Here we go! We have one more try! If you have read the older posts, you already know the solution. Yes, pseudohypoxia is turned off by acetate, i.e. triacetin here. It is clearly visible on the graph, in the ninth week it completely cleared the DNL, food intake was suppressed to such an extent that the DNL then had to be restored to the correct amount. Suppression of pseudohypoxia activates another mechanism to prevent overloading the cell with excess fuel, UCP2. We know this from another study, see an older post. In order to maintain this state even with a relatively high content of linoleic acid in the diet, we would have to supply triacetin or at least MCT oil permanently. So there is only one solution, to reduce the content of omega-6 linoleic acid in the diet to about 2%, i.e. real butter, beef fat, beef meat. Butter contains up to 13% of short- and medium-chain fats, so it allows our body to respond quickly to changes in food composition. See older posts.

It appears that sudden changes in meal composition can lead to a significant increase in calories consumed to satisfy hunger. A long-term stable ratio between macronutrients helps to optimize processes in the body and enables the best use of energy from food without unnecessary fattening.

Supplement

I think the main parameter that determines whether we ate enough food during the day is the level of liver glycogen before going to bed. If there is the right amount for the whole night and rest, we will not be hungry in the morning either. But if it is not enough, in the morning we will have a great need to eat and replenish our glycogen reserves.

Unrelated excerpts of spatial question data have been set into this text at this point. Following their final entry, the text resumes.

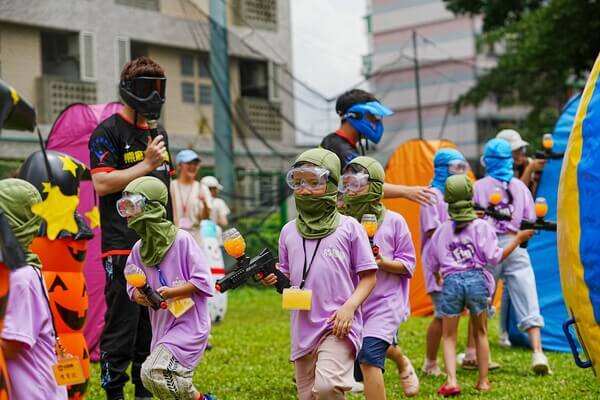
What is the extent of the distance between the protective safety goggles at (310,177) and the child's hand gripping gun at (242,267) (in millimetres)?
458

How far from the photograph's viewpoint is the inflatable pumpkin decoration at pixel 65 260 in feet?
19.1

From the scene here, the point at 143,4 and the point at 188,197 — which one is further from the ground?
the point at 143,4

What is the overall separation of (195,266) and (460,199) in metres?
2.76

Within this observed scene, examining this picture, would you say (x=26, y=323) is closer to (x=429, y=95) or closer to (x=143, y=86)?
(x=143, y=86)

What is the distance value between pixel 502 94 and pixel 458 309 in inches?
725

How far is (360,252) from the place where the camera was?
536 centimetres

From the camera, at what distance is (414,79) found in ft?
58.6

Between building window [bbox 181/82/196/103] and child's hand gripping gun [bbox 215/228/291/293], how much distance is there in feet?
29.8

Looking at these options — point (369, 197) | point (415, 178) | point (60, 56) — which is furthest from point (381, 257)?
point (60, 56)

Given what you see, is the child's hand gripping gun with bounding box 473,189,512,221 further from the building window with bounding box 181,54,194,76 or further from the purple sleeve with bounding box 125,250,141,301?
the building window with bounding box 181,54,194,76

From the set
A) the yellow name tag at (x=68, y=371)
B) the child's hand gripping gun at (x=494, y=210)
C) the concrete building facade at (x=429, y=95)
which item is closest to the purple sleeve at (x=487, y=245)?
the child's hand gripping gun at (x=494, y=210)

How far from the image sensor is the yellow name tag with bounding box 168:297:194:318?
556 centimetres

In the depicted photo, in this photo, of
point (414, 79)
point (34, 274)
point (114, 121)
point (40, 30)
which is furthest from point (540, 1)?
point (34, 274)

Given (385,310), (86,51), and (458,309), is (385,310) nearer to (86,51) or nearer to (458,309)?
(458,309)
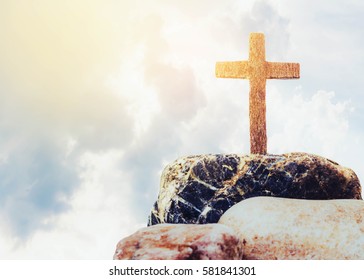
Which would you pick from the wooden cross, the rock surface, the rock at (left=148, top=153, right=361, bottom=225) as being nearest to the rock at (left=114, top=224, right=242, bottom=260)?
the rock surface

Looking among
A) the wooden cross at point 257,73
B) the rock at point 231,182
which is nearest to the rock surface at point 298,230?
the rock at point 231,182

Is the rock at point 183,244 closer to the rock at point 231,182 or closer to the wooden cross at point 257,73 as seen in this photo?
the rock at point 231,182

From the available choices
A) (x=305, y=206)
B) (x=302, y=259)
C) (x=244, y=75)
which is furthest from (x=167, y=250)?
(x=244, y=75)

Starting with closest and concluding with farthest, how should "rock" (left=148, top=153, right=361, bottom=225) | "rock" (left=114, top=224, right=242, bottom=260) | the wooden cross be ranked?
"rock" (left=114, top=224, right=242, bottom=260), "rock" (left=148, top=153, right=361, bottom=225), the wooden cross

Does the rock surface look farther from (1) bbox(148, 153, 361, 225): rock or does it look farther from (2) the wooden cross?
(2) the wooden cross

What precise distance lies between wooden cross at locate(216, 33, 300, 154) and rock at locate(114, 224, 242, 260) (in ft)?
10.6

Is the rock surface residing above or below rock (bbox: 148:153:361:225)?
below

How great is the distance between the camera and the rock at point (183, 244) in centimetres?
637

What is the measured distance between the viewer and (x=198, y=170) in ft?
28.4

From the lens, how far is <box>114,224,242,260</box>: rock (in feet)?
20.9

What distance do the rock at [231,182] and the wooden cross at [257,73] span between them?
884 mm

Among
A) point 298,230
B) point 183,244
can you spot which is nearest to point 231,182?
point 298,230

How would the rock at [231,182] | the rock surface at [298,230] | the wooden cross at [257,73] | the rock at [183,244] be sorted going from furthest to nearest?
the wooden cross at [257,73] → the rock at [231,182] → the rock surface at [298,230] → the rock at [183,244]

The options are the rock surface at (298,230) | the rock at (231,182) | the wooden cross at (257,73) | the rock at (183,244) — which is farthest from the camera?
the wooden cross at (257,73)
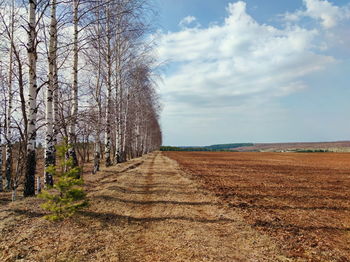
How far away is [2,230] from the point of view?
16.9ft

So how is the production of glycogen, our carbohydrate store, controlled. Let's show it in a picture from a study of the kinetics of glycogen production. Sufficient supply of quick carbohydrate energy is controlled by measuring and stabilizing the level of fructose-1,6-bisphosphate (Fru1,6BP), further by controlling the level of citrate, and directly at the entry of glucose into the cell by the level of glucose-6-phosphate (Glc6P). If Glc6P is in excess, the PGM enzyme flips the phosphate at position 1 and Glc1P is the input for glycogen formation. If there is a shortage of Glc6P molecules, Glc1P is released from glycogen and converted to Glc6P for further use.

Importantly, Glc6P is pumped away by the PPP pathway (to the left), which restores the level of NADPH in the cytosol. Therefore, if there is a large consumption of NADPH, for example in the formation of new fats by the DNL process or with high activity of NADPH oxidase (inflammation), the reduced level of Glc6P will slow down the production of glycogen and we will eat more and longer until the necessary reserves are replenished.

DNL regulation via AMPK and the glucose sensor Fru1,6BP together with the enzyme ALDO is also indicated here as my notes (red). This process also simultaneously determines the dominant fuel, whether it will be carbohydrates (with high GAPDH activity, i.e. low sensitivity of Fru1,6BP levels to changes in glucose intake) or fats (with low GAPDH activity and therefore high sensitivity of Fru1,6BP level to changes in glucose intake).